Ses collaborateurs ne sont pas en reste, et son élève Lucien Babonneau écrit en 1942 :

« il ne faut pas croire que tout est facile pour les organisateurs et les chefs de chantier : constamment préoccupés de savoir s'ils pourront continuer à travailler, si les matériaux leur seront fournis en assez grande quantité pour leur permettre l'achèvement des ouvrages ; inquiets sur leur embauche et les possibilités de conserver leur main d'oeuvre [...] Quel tour de force ne doivent-ils pas faire pour diriger leur économie particulière au milieu de la grande économie dirigée ! » (Babonneau, 1942, p.376).

▶ [CONSIGNE 1]: Recopiez le passage de l'extrait du document situé entre « Ses collaborateurs ne » et « (Babonneau, 1942, p.376). », ces deux bornes comprises.
▶ [CONSIGNE 2]: En quelle année Lucien Babonneau a-t-il écrit les lignes citées dans l'extrait du document ?

▶ [LIGNES DE DONNÉES]:

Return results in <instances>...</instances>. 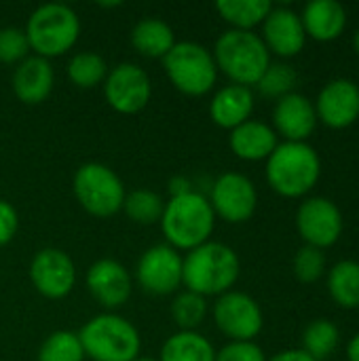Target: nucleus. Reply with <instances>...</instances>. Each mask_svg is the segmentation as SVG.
Masks as SVG:
<instances>
[{
	"instance_id": "nucleus-1",
	"label": "nucleus",
	"mask_w": 359,
	"mask_h": 361,
	"mask_svg": "<svg viewBox=\"0 0 359 361\" xmlns=\"http://www.w3.org/2000/svg\"><path fill=\"white\" fill-rule=\"evenodd\" d=\"M241 275V260L233 247L207 241L186 252L182 262V286L203 298L222 296L235 288Z\"/></svg>"
},
{
	"instance_id": "nucleus-2",
	"label": "nucleus",
	"mask_w": 359,
	"mask_h": 361,
	"mask_svg": "<svg viewBox=\"0 0 359 361\" xmlns=\"http://www.w3.org/2000/svg\"><path fill=\"white\" fill-rule=\"evenodd\" d=\"M159 224L167 245L178 252H190L212 241L216 214L203 192L190 190L182 197H171L169 201H165Z\"/></svg>"
},
{
	"instance_id": "nucleus-3",
	"label": "nucleus",
	"mask_w": 359,
	"mask_h": 361,
	"mask_svg": "<svg viewBox=\"0 0 359 361\" xmlns=\"http://www.w3.org/2000/svg\"><path fill=\"white\" fill-rule=\"evenodd\" d=\"M269 186L286 197L298 199L309 195L322 176V159L307 142H281L267 159Z\"/></svg>"
},
{
	"instance_id": "nucleus-4",
	"label": "nucleus",
	"mask_w": 359,
	"mask_h": 361,
	"mask_svg": "<svg viewBox=\"0 0 359 361\" xmlns=\"http://www.w3.org/2000/svg\"><path fill=\"white\" fill-rule=\"evenodd\" d=\"M214 61L233 85L256 87L264 70L271 66V53L260 34L245 30H226L214 44Z\"/></svg>"
},
{
	"instance_id": "nucleus-5",
	"label": "nucleus",
	"mask_w": 359,
	"mask_h": 361,
	"mask_svg": "<svg viewBox=\"0 0 359 361\" xmlns=\"http://www.w3.org/2000/svg\"><path fill=\"white\" fill-rule=\"evenodd\" d=\"M85 357L91 361H135L142 353L140 330L116 313L91 317L78 332Z\"/></svg>"
},
{
	"instance_id": "nucleus-6",
	"label": "nucleus",
	"mask_w": 359,
	"mask_h": 361,
	"mask_svg": "<svg viewBox=\"0 0 359 361\" xmlns=\"http://www.w3.org/2000/svg\"><path fill=\"white\" fill-rule=\"evenodd\" d=\"M34 55L53 59L66 55L80 36L76 11L61 2H49L32 11L23 27Z\"/></svg>"
},
{
	"instance_id": "nucleus-7",
	"label": "nucleus",
	"mask_w": 359,
	"mask_h": 361,
	"mask_svg": "<svg viewBox=\"0 0 359 361\" xmlns=\"http://www.w3.org/2000/svg\"><path fill=\"white\" fill-rule=\"evenodd\" d=\"M163 70L169 82L188 97H201L214 91L218 66L207 47L195 40H180L163 57Z\"/></svg>"
},
{
	"instance_id": "nucleus-8",
	"label": "nucleus",
	"mask_w": 359,
	"mask_h": 361,
	"mask_svg": "<svg viewBox=\"0 0 359 361\" xmlns=\"http://www.w3.org/2000/svg\"><path fill=\"white\" fill-rule=\"evenodd\" d=\"M74 197L80 207L95 218H110L123 209L125 184L104 163H85L74 173Z\"/></svg>"
},
{
	"instance_id": "nucleus-9",
	"label": "nucleus",
	"mask_w": 359,
	"mask_h": 361,
	"mask_svg": "<svg viewBox=\"0 0 359 361\" xmlns=\"http://www.w3.org/2000/svg\"><path fill=\"white\" fill-rule=\"evenodd\" d=\"M216 328L231 341H254L264 328V315L260 305L245 292L231 290L216 298L212 307Z\"/></svg>"
},
{
	"instance_id": "nucleus-10",
	"label": "nucleus",
	"mask_w": 359,
	"mask_h": 361,
	"mask_svg": "<svg viewBox=\"0 0 359 361\" xmlns=\"http://www.w3.org/2000/svg\"><path fill=\"white\" fill-rule=\"evenodd\" d=\"M104 97L118 114L142 112L152 97V82L144 68L131 61L116 63L104 80Z\"/></svg>"
},
{
	"instance_id": "nucleus-11",
	"label": "nucleus",
	"mask_w": 359,
	"mask_h": 361,
	"mask_svg": "<svg viewBox=\"0 0 359 361\" xmlns=\"http://www.w3.org/2000/svg\"><path fill=\"white\" fill-rule=\"evenodd\" d=\"M182 254L167 243L148 247L138 264L135 279L146 294L152 296H171L182 288Z\"/></svg>"
},
{
	"instance_id": "nucleus-12",
	"label": "nucleus",
	"mask_w": 359,
	"mask_h": 361,
	"mask_svg": "<svg viewBox=\"0 0 359 361\" xmlns=\"http://www.w3.org/2000/svg\"><path fill=\"white\" fill-rule=\"evenodd\" d=\"M207 199L216 218H222L229 224L248 222L258 207V190L254 182L237 171H226L218 176Z\"/></svg>"
},
{
	"instance_id": "nucleus-13",
	"label": "nucleus",
	"mask_w": 359,
	"mask_h": 361,
	"mask_svg": "<svg viewBox=\"0 0 359 361\" xmlns=\"http://www.w3.org/2000/svg\"><path fill=\"white\" fill-rule=\"evenodd\" d=\"M296 231L311 247H332L343 235V214L326 197H309L296 209Z\"/></svg>"
},
{
	"instance_id": "nucleus-14",
	"label": "nucleus",
	"mask_w": 359,
	"mask_h": 361,
	"mask_svg": "<svg viewBox=\"0 0 359 361\" xmlns=\"http://www.w3.org/2000/svg\"><path fill=\"white\" fill-rule=\"evenodd\" d=\"M30 281L49 300L66 298L76 283V264L59 247H42L30 260Z\"/></svg>"
},
{
	"instance_id": "nucleus-15",
	"label": "nucleus",
	"mask_w": 359,
	"mask_h": 361,
	"mask_svg": "<svg viewBox=\"0 0 359 361\" xmlns=\"http://www.w3.org/2000/svg\"><path fill=\"white\" fill-rule=\"evenodd\" d=\"M87 290L108 313L121 309L131 298L133 281L129 271L112 258L95 260L87 271Z\"/></svg>"
},
{
	"instance_id": "nucleus-16",
	"label": "nucleus",
	"mask_w": 359,
	"mask_h": 361,
	"mask_svg": "<svg viewBox=\"0 0 359 361\" xmlns=\"http://www.w3.org/2000/svg\"><path fill=\"white\" fill-rule=\"evenodd\" d=\"M317 121L330 129H347L359 118V85L349 78L330 80L315 99Z\"/></svg>"
},
{
	"instance_id": "nucleus-17",
	"label": "nucleus",
	"mask_w": 359,
	"mask_h": 361,
	"mask_svg": "<svg viewBox=\"0 0 359 361\" xmlns=\"http://www.w3.org/2000/svg\"><path fill=\"white\" fill-rule=\"evenodd\" d=\"M269 53L279 57H294L305 49L307 32L303 27V19L290 6H273L267 19L262 21L260 34Z\"/></svg>"
},
{
	"instance_id": "nucleus-18",
	"label": "nucleus",
	"mask_w": 359,
	"mask_h": 361,
	"mask_svg": "<svg viewBox=\"0 0 359 361\" xmlns=\"http://www.w3.org/2000/svg\"><path fill=\"white\" fill-rule=\"evenodd\" d=\"M317 123L315 106L307 95L294 91L275 102L273 129L284 137V142H307L313 135Z\"/></svg>"
},
{
	"instance_id": "nucleus-19",
	"label": "nucleus",
	"mask_w": 359,
	"mask_h": 361,
	"mask_svg": "<svg viewBox=\"0 0 359 361\" xmlns=\"http://www.w3.org/2000/svg\"><path fill=\"white\" fill-rule=\"evenodd\" d=\"M55 85V72L49 59L38 55H28L21 63H17L11 87L19 102L25 106H38L42 104Z\"/></svg>"
},
{
	"instance_id": "nucleus-20",
	"label": "nucleus",
	"mask_w": 359,
	"mask_h": 361,
	"mask_svg": "<svg viewBox=\"0 0 359 361\" xmlns=\"http://www.w3.org/2000/svg\"><path fill=\"white\" fill-rule=\"evenodd\" d=\"M254 106H256L254 91L250 87L231 82L214 93L209 102V116L218 127L233 131L235 127L252 118Z\"/></svg>"
},
{
	"instance_id": "nucleus-21",
	"label": "nucleus",
	"mask_w": 359,
	"mask_h": 361,
	"mask_svg": "<svg viewBox=\"0 0 359 361\" xmlns=\"http://www.w3.org/2000/svg\"><path fill=\"white\" fill-rule=\"evenodd\" d=\"M279 140L277 133L271 125L262 123V121H245L243 125L235 127L229 135V146L231 152L241 159V161H267L271 157V152L277 148Z\"/></svg>"
},
{
	"instance_id": "nucleus-22",
	"label": "nucleus",
	"mask_w": 359,
	"mask_h": 361,
	"mask_svg": "<svg viewBox=\"0 0 359 361\" xmlns=\"http://www.w3.org/2000/svg\"><path fill=\"white\" fill-rule=\"evenodd\" d=\"M300 19L307 36L317 42L336 40L347 27V11L336 0H311L305 4Z\"/></svg>"
},
{
	"instance_id": "nucleus-23",
	"label": "nucleus",
	"mask_w": 359,
	"mask_h": 361,
	"mask_svg": "<svg viewBox=\"0 0 359 361\" xmlns=\"http://www.w3.org/2000/svg\"><path fill=\"white\" fill-rule=\"evenodd\" d=\"M176 42L178 40L174 27L159 17H146L138 21L131 30L133 49L148 59H163Z\"/></svg>"
},
{
	"instance_id": "nucleus-24",
	"label": "nucleus",
	"mask_w": 359,
	"mask_h": 361,
	"mask_svg": "<svg viewBox=\"0 0 359 361\" xmlns=\"http://www.w3.org/2000/svg\"><path fill=\"white\" fill-rule=\"evenodd\" d=\"M157 361H216V349L203 334L178 330L163 343Z\"/></svg>"
},
{
	"instance_id": "nucleus-25",
	"label": "nucleus",
	"mask_w": 359,
	"mask_h": 361,
	"mask_svg": "<svg viewBox=\"0 0 359 361\" xmlns=\"http://www.w3.org/2000/svg\"><path fill=\"white\" fill-rule=\"evenodd\" d=\"M273 4L269 0H218V15L231 25V30L254 32L256 25H262Z\"/></svg>"
},
{
	"instance_id": "nucleus-26",
	"label": "nucleus",
	"mask_w": 359,
	"mask_h": 361,
	"mask_svg": "<svg viewBox=\"0 0 359 361\" xmlns=\"http://www.w3.org/2000/svg\"><path fill=\"white\" fill-rule=\"evenodd\" d=\"M328 292L343 309H359V262L341 260L328 273Z\"/></svg>"
},
{
	"instance_id": "nucleus-27",
	"label": "nucleus",
	"mask_w": 359,
	"mask_h": 361,
	"mask_svg": "<svg viewBox=\"0 0 359 361\" xmlns=\"http://www.w3.org/2000/svg\"><path fill=\"white\" fill-rule=\"evenodd\" d=\"M108 63L106 59L95 53V51H80L70 57L66 66V74L70 82L78 89H93L106 80L108 74Z\"/></svg>"
},
{
	"instance_id": "nucleus-28",
	"label": "nucleus",
	"mask_w": 359,
	"mask_h": 361,
	"mask_svg": "<svg viewBox=\"0 0 359 361\" xmlns=\"http://www.w3.org/2000/svg\"><path fill=\"white\" fill-rule=\"evenodd\" d=\"M165 209V201L159 192L154 190H146V188H138L125 195V203H123V212L127 214V218L135 224L142 226H150L161 222Z\"/></svg>"
},
{
	"instance_id": "nucleus-29",
	"label": "nucleus",
	"mask_w": 359,
	"mask_h": 361,
	"mask_svg": "<svg viewBox=\"0 0 359 361\" xmlns=\"http://www.w3.org/2000/svg\"><path fill=\"white\" fill-rule=\"evenodd\" d=\"M341 343L339 328L328 319L311 322L303 332V351L315 361L328 360Z\"/></svg>"
},
{
	"instance_id": "nucleus-30",
	"label": "nucleus",
	"mask_w": 359,
	"mask_h": 361,
	"mask_svg": "<svg viewBox=\"0 0 359 361\" xmlns=\"http://www.w3.org/2000/svg\"><path fill=\"white\" fill-rule=\"evenodd\" d=\"M171 319L176 322V326L182 332H197V328L205 322L209 307H207V298L195 294V292H178L176 298L171 300Z\"/></svg>"
},
{
	"instance_id": "nucleus-31",
	"label": "nucleus",
	"mask_w": 359,
	"mask_h": 361,
	"mask_svg": "<svg viewBox=\"0 0 359 361\" xmlns=\"http://www.w3.org/2000/svg\"><path fill=\"white\" fill-rule=\"evenodd\" d=\"M38 361H85V349L78 338V332L70 330H57L51 332L40 349H38Z\"/></svg>"
},
{
	"instance_id": "nucleus-32",
	"label": "nucleus",
	"mask_w": 359,
	"mask_h": 361,
	"mask_svg": "<svg viewBox=\"0 0 359 361\" xmlns=\"http://www.w3.org/2000/svg\"><path fill=\"white\" fill-rule=\"evenodd\" d=\"M298 82V74L290 63L284 61H271V66L264 70V74L258 80V91L260 95L269 97V99H281L290 93H294V87Z\"/></svg>"
},
{
	"instance_id": "nucleus-33",
	"label": "nucleus",
	"mask_w": 359,
	"mask_h": 361,
	"mask_svg": "<svg viewBox=\"0 0 359 361\" xmlns=\"http://www.w3.org/2000/svg\"><path fill=\"white\" fill-rule=\"evenodd\" d=\"M292 271L296 275L298 281L303 283H315L324 277L326 273V256L322 250L305 245L296 252L294 262H292Z\"/></svg>"
},
{
	"instance_id": "nucleus-34",
	"label": "nucleus",
	"mask_w": 359,
	"mask_h": 361,
	"mask_svg": "<svg viewBox=\"0 0 359 361\" xmlns=\"http://www.w3.org/2000/svg\"><path fill=\"white\" fill-rule=\"evenodd\" d=\"M30 42L21 27H0V63H21L30 55Z\"/></svg>"
},
{
	"instance_id": "nucleus-35",
	"label": "nucleus",
	"mask_w": 359,
	"mask_h": 361,
	"mask_svg": "<svg viewBox=\"0 0 359 361\" xmlns=\"http://www.w3.org/2000/svg\"><path fill=\"white\" fill-rule=\"evenodd\" d=\"M216 361H267V355L260 345L254 341L235 343L231 341L222 349L216 351Z\"/></svg>"
},
{
	"instance_id": "nucleus-36",
	"label": "nucleus",
	"mask_w": 359,
	"mask_h": 361,
	"mask_svg": "<svg viewBox=\"0 0 359 361\" xmlns=\"http://www.w3.org/2000/svg\"><path fill=\"white\" fill-rule=\"evenodd\" d=\"M19 231V214L13 203L0 199V247L8 245Z\"/></svg>"
},
{
	"instance_id": "nucleus-37",
	"label": "nucleus",
	"mask_w": 359,
	"mask_h": 361,
	"mask_svg": "<svg viewBox=\"0 0 359 361\" xmlns=\"http://www.w3.org/2000/svg\"><path fill=\"white\" fill-rule=\"evenodd\" d=\"M167 190H169V199H171V197H182V195H186V192L193 190V184H190V180L184 178V176H174V178L167 182Z\"/></svg>"
},
{
	"instance_id": "nucleus-38",
	"label": "nucleus",
	"mask_w": 359,
	"mask_h": 361,
	"mask_svg": "<svg viewBox=\"0 0 359 361\" xmlns=\"http://www.w3.org/2000/svg\"><path fill=\"white\" fill-rule=\"evenodd\" d=\"M267 361H315L311 355H307L303 349H286L277 355H273L271 360Z\"/></svg>"
},
{
	"instance_id": "nucleus-39",
	"label": "nucleus",
	"mask_w": 359,
	"mask_h": 361,
	"mask_svg": "<svg viewBox=\"0 0 359 361\" xmlns=\"http://www.w3.org/2000/svg\"><path fill=\"white\" fill-rule=\"evenodd\" d=\"M347 361H359V332L347 345Z\"/></svg>"
},
{
	"instance_id": "nucleus-40",
	"label": "nucleus",
	"mask_w": 359,
	"mask_h": 361,
	"mask_svg": "<svg viewBox=\"0 0 359 361\" xmlns=\"http://www.w3.org/2000/svg\"><path fill=\"white\" fill-rule=\"evenodd\" d=\"M102 8H112V6H121V2H99Z\"/></svg>"
},
{
	"instance_id": "nucleus-41",
	"label": "nucleus",
	"mask_w": 359,
	"mask_h": 361,
	"mask_svg": "<svg viewBox=\"0 0 359 361\" xmlns=\"http://www.w3.org/2000/svg\"><path fill=\"white\" fill-rule=\"evenodd\" d=\"M353 47H355V53L359 55V30L355 32V36H353Z\"/></svg>"
},
{
	"instance_id": "nucleus-42",
	"label": "nucleus",
	"mask_w": 359,
	"mask_h": 361,
	"mask_svg": "<svg viewBox=\"0 0 359 361\" xmlns=\"http://www.w3.org/2000/svg\"><path fill=\"white\" fill-rule=\"evenodd\" d=\"M135 361H157V360H150V357H138Z\"/></svg>"
}]
</instances>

▶ [CORRIGÉ 1]:
Ses collaborateurs ne sont pas en reste, et son élève Lucien Babonneau écrit en 1942 :

« il ne faut pas croire que tout est facile pour les organisateurs et les chefs de chantier : constamment préoccupés de savoir s'ils pourront continuer à travailler, si les matériaux leur seront fournis en assez grande quantité pour leur permettre l'achèvement des ouvrages ; inquiets sur leur embauche et les possibilités de conserver leur main d'oeuvre [...] Quel tour de force ne doivent-ils pas faire pour diriger leur économie particulière au milieu de la grande économie dirigée ! » (Babonneau, 1942, p.376).

▶ [CORRIGÉ 2]: En 1942.